On the riverside jogging path just north of John Jay Park, a female NYU student stopped by the river’s railing to check what was wrong with her suddenly dead iPod. Tugging out the earbuds, she glanced up at a strange low whining sound above her.
Then she screamed and looked, dumbstruck, at the still-spinning rotor blade from a falling traffic helicopter as it missed her head by less than five feet, a split second before it crashed nose-first into the East River.
At a safe distance away, and above the electromagnetic pulse, on the sixty-fifth floor of the Courtyard hotel on Broadway and 54th Street, a man in a white bathrobe stood in the east-facing window of his room with a pair of binoculars.
Behind him came the sudden hiss and pop of radio static followed by a frantic voice. Then another. Then another.
Mr. Beckett lowered his binoculars and turned and smiled at the police-band radio on the table behind him.
The abject confusion from their latest attack was already starting, he thought.
Good.
He smiled at Mr.
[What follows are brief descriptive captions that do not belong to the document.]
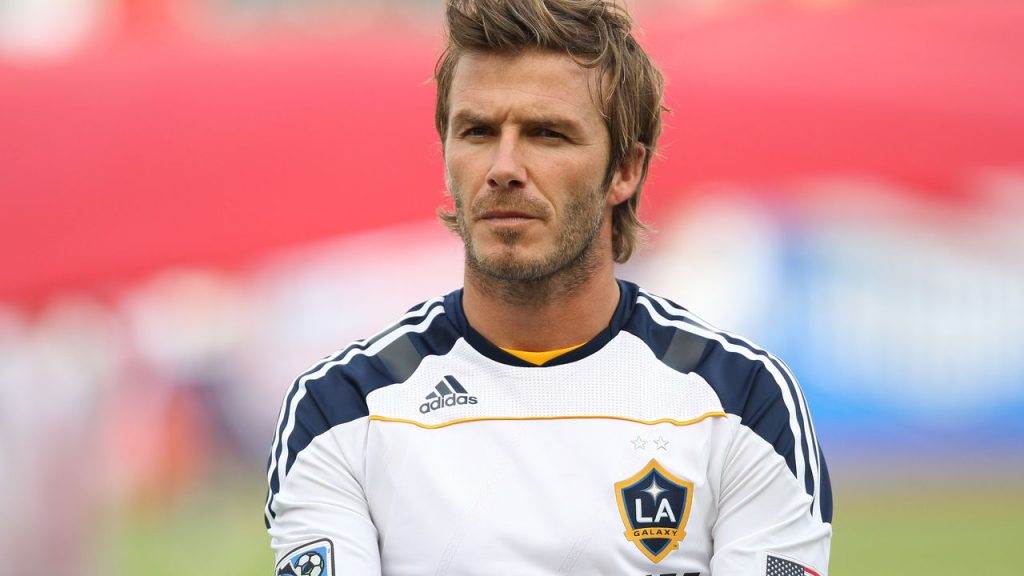 دیوید بکهام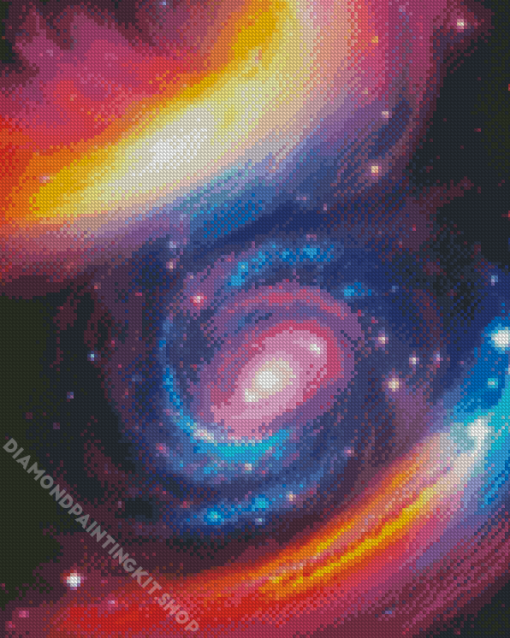 Galaxy Diamond Painting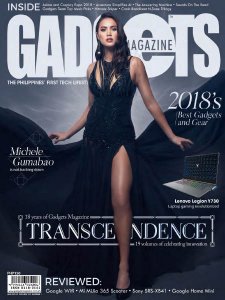 Gadgets PH - 08.2018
Joyce, who was sitting in a soft chair beside the radio, also in a white bathrobe, fastidiously clipping his toenails.
Mr. Beckett lifted the mimosa from the room-service cart at his elbow. He raised it in the direction of his friend.
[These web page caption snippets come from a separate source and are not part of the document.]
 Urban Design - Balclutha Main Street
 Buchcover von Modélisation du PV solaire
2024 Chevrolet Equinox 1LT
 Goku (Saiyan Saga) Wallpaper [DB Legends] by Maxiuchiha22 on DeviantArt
“What shall we toast to, Mr. Joyce?”
“The power of the human imagination, of course, Mr. Beckett,” said Mr. Joyce as he finished his left foot and recrossed his legs and started on the right.
He shrugged.
“What else is there, after all?”
Chapter 28
After the conference ended, my team and I set up shop at a couple of desks in a far corner of the crowded, kinetic Intelligence Division bull pen.
Although it was early in the morning, everyone already seemed a little haggard. The cops around me were doing their best to hide it, but it was obvious that people were getting scared. A bombing and an assassination were insane even by New York’s standards.
An hour later, I was still on the horn with the department public relations office trying to disseminate stills of the Washington Heights bombers to the news outlets when it started.
I had just tucked the desk phone receiver under my chin when I suddenly noticed the rhythmic, low-toned, almost subliminal buzzing that had invaded the sterile white office space. When my hip vibrated, I realized that the s
ound was everyone’s cell phones vibrating.
But why would everyone’s phones be going off at once? I thought, hanging up my desk phone and snatching up my cell.
“Mike, did you hear?” It was Miriam Schwartz on the other end.
“No. What?” I said frantically.
“We’re getting reports of a massive blackout on the East Side of Manhattan. But it’s not just that. The cars have stopped. All the cars are in the streets. They’ve stopped working.”
“The cars have stopped?” I repeated stupidly.
“We just got nuked!” someone called out behind me.
My eyes popped wide open. That couldn’t be true. How could that be true? I thought. Yet I remembered from a late-night History channel show that one of the side effects of a nuclear bomb is frozen cars—the bomb fries all their electronics.
A strange numbness invaded my face, my brain. It was a weird sensation that I’d felt only twice before.
The day the doctor told us that my wife, Maeve, had inoperable terminal cancer.
And on the morning of September 11, 2001.